----- Data for the task

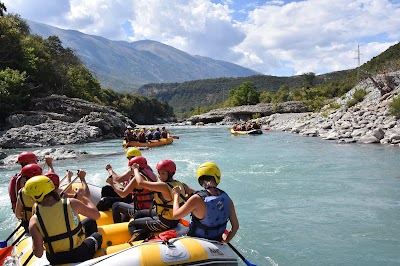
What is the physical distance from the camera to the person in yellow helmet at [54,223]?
3477mm

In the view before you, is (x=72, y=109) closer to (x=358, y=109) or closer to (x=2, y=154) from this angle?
(x=2, y=154)

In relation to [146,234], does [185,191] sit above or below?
above

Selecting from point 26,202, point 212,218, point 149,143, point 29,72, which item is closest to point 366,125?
point 149,143

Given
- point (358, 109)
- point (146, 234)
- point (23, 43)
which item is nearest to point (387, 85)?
point (358, 109)

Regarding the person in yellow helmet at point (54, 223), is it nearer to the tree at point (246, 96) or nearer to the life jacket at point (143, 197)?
the life jacket at point (143, 197)

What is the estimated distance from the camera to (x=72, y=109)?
103 ft

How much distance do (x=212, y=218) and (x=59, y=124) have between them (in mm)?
24541

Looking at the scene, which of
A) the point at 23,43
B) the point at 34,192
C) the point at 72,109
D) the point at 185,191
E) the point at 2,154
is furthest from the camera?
the point at 23,43

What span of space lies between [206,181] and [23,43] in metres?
34.8

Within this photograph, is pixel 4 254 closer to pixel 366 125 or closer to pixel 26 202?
pixel 26 202

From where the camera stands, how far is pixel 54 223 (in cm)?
359

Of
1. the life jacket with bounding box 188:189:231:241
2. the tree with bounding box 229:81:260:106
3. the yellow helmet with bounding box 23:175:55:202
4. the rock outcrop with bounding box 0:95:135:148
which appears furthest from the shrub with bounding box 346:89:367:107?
the tree with bounding box 229:81:260:106

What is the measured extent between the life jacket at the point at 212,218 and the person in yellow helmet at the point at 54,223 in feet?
3.82

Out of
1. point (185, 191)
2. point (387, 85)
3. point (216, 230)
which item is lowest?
point (216, 230)
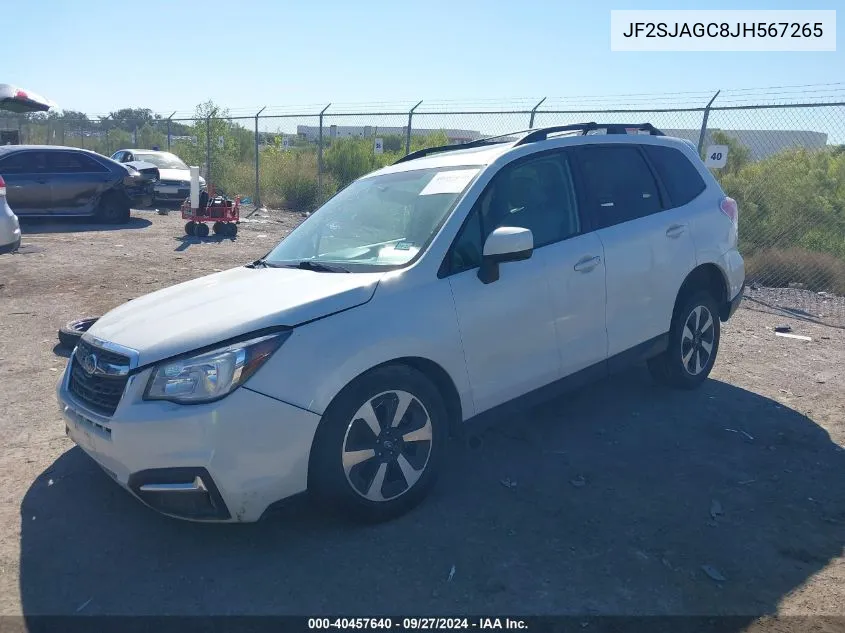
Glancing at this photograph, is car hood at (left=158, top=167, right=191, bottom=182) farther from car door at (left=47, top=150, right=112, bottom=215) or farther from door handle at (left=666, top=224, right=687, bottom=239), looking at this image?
door handle at (left=666, top=224, right=687, bottom=239)

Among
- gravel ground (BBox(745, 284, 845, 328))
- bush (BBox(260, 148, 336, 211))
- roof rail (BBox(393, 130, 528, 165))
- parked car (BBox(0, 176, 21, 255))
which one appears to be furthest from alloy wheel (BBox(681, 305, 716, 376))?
bush (BBox(260, 148, 336, 211))

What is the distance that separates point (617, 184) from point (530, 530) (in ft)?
7.92

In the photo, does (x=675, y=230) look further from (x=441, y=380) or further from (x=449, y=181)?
(x=441, y=380)

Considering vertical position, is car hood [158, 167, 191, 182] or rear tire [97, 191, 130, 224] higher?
car hood [158, 167, 191, 182]

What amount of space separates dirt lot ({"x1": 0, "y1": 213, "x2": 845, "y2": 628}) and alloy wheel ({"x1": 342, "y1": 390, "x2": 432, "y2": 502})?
219mm

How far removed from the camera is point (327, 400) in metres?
3.28

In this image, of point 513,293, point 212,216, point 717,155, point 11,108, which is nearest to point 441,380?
point 513,293

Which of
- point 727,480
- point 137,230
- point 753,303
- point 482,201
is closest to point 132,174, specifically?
point 137,230

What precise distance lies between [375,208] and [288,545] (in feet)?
6.79

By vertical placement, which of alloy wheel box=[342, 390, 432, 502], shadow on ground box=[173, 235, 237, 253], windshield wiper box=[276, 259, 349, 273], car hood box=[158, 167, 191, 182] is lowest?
alloy wheel box=[342, 390, 432, 502]

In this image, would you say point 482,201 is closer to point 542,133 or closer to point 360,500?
point 542,133

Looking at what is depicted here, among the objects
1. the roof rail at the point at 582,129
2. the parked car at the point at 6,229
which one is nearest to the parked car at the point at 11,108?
the parked car at the point at 6,229

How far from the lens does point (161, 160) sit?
19219mm

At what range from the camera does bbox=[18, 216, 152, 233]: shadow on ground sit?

----------

◆ Work required: Write the records above out again exactly, with no pictures in your copy.

◆ Full answer:
What is the physical distance from the camera to the person in yellow helmet at [54,223]?
3477mm

In the view before you, is (x=72, y=109) closer to (x=358, y=109) or closer to (x=2, y=154) from this angle?
(x=2, y=154)

In relation to [146,234], does [185,191] sit above or below?
above

Selecting from point 26,202, point 212,218, point 149,143, point 29,72, which item is closest to point 366,125?
point 149,143

Given
- point (358, 109)
- point (146, 234)
- point (23, 43)
which item is nearest to point (387, 85)?
point (358, 109)

Regarding the person in yellow helmet at point (54, 223), is it nearer to the tree at point (246, 96) or nearer to the life jacket at point (143, 197)?
the life jacket at point (143, 197)

What is the estimated distance from the camera to (x=72, y=109)?
103 ft

How much distance do (x=212, y=218) and (x=59, y=124) have between them (in mm)?
24541

Looking at the scene, which of
A) the point at 23,43
B) the point at 34,192
C) the point at 72,109
D) the point at 185,191
E) the point at 2,154
is furthest from the camera?
the point at 23,43

What span of space lies between [206,181] and [23,43] in metres?
34.8

Within this photograph, is pixel 4 254 closer to pixel 366 125 or closer to pixel 26 202?
pixel 26 202

From where the camera stands, how far is pixel 54 223 (in cm)?
359

Of
1. the life jacket with bounding box 188:189:231:241
2. the tree with bounding box 229:81:260:106
3. the yellow helmet with bounding box 23:175:55:202
4. the rock outcrop with bounding box 0:95:135:148
which appears furthest from the shrub with bounding box 346:89:367:107?
the tree with bounding box 229:81:260:106

What is the measured extent between the life jacket at the point at 212,218 and the person in yellow helmet at the point at 54,223 in feet?
3.82

Out of
1. point (185, 191)
2. point (387, 85)
3. point (216, 230)
which item is lowest?
point (216, 230)
Glancing at this photograph, is car hood at (left=158, top=167, right=191, bottom=182) farther from car door at (left=47, top=150, right=112, bottom=215) or farther from door handle at (left=666, top=224, right=687, bottom=239), looking at this image?
door handle at (left=666, top=224, right=687, bottom=239)

Among
- gravel ground (BBox(745, 284, 845, 328))
- bush (BBox(260, 148, 336, 211))
- roof rail (BBox(393, 130, 528, 165))
- parked car (BBox(0, 176, 21, 255))
which one appears to be furthest from alloy wheel (BBox(681, 305, 716, 376))?
bush (BBox(260, 148, 336, 211))

What is the distance that separates point (617, 184) from point (530, 530) (in ft)?
7.92

In the photo, does (x=675, y=230) look further from (x=441, y=380) or further from (x=449, y=181)?
(x=441, y=380)

Considering vertical position, is car hood [158, 167, 191, 182] or rear tire [97, 191, 130, 224] higher?
car hood [158, 167, 191, 182]

What amount of space separates dirt lot ({"x1": 0, "y1": 213, "x2": 845, "y2": 628}) and alloy wheel ({"x1": 342, "y1": 390, "x2": 432, "y2": 502})?
219mm

How far removed from the camera is point (327, 400) in metres?
3.28

In this image, of point 513,293, point 212,216, point 717,155, point 11,108, which is nearest to point 441,380?
point 513,293

Which of
- point 727,480
- point 137,230
- point 753,303
- point 482,201
is closest to point 132,174, specifically?
point 137,230

What precise distance lies between [375,208] and [288,545] (in feet)?
6.79

By vertical placement, which of alloy wheel box=[342, 390, 432, 502], shadow on ground box=[173, 235, 237, 253], windshield wiper box=[276, 259, 349, 273], car hood box=[158, 167, 191, 182] is lowest?
alloy wheel box=[342, 390, 432, 502]

In this image, would you say point 482,201 is closer to point 542,133 or closer to point 360,500?
point 542,133

Looking at what is depicted here, among the objects
1. the roof rail at the point at 582,129
2. the parked car at the point at 6,229
which one is nearest to the parked car at the point at 11,108?
the parked car at the point at 6,229

How far from the lens does point (161, 160) sit?
19219mm

At what range from the camera does bbox=[18, 216, 152, 233]: shadow on ground sit?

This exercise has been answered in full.